Vigorous Application of Derivative Thinking to Derivative Problems
TRANSCEND MEMBERS, 10 Jun 2013
Transcending Bewailing, Hand-Wringing and Emotional Blackmail
As many remark, the global situation is in a mess — whether in terms of environment, resources, social services, finances, employment, housing, or conflicts. Of greater concern, however, is the extent to which the response to this mess is itself in a mess. Every specialist has a clear understanding of the causes of the problems. Unfortunately there is little consensus amongst specialists within any discipline, but especially between disciplines. The same can be said of those advocating strategic responses — each with a sense of what should be done, if only others would act according to their wisdom and experience. Some are able to take advantage of this confusion to advance particular agendas — of a nature which can only contribute to further destabilization.

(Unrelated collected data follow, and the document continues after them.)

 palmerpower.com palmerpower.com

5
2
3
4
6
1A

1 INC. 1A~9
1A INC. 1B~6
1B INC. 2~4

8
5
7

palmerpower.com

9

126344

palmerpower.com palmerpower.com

In such a context it is clearly foolishly presumptuous to claim greater insight into the nature of the “problematique” or the possibility of a “resolutique” — to employ terms originally promoted by the Club of Rome, as separately discussed (Imagining the Real Challenge and Realizing the Imaginal Pathway of Sustainable Transformation, 2007). This exploration therefore focuses on the review of one “syndrome” which seems to inhibit a more integrative approach — if indeed that is what is appropriate in these turbulent times.

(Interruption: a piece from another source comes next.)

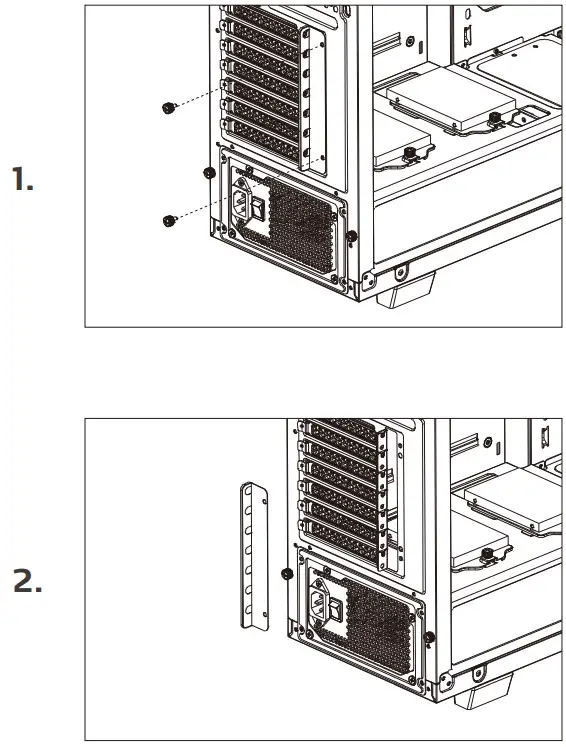 1.

2.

As indicated by the title, the concern here is with the nature of authoritative analysis of any problem situation such as to avoid any focus on generative factors. The subtitle is indicative of a secondary concern that this avoidance ensures every opportunity for many to wring their hands in compassionate despair for those who suffer as a consequence. For those variously claiming the highest moral authority, this may then be reinforced by their vacuous appeals to others of lesser standing to enable the resolution of the problem — a form of emotional blackmail further reinforced by daily media coverage of that suffering.
In this situation, are current strategic responses to be understood as essentially tokenistic — however purportedly serious and responsible they claim to be? In a period when a key challenge is articulated by the Intergovernmental Panel on Climate Change (IPCC), might the prevailing response to the planetary problematique be better understood as an Intergovernmental Palliative Care Coalition (IPCC)? Or is there a case for recognizing the emergence of a pattern of misleadership, as separately explored (Emergence of a Global Misleadership Council: misleading as vital to governance of the future? 2007).
The currently acclaimed sense of responsible strategic response merits reflection in the light of the cautionary adage: having lost sight of our objectives, we redoubled our efforts (as attributed in another form to George Santayana). Missing would seem to be the capacity to ask new questions capable of eliciting new thinking — rather than reinforcing a pattern of failure in everything but the remarkably increasing capacity for the targeted delivery of death. There is no concrete proof of use of information capacities — of equivalent efficacy — to develop ever more fruitful relationships between concepts, between people, or between remedial initiatives.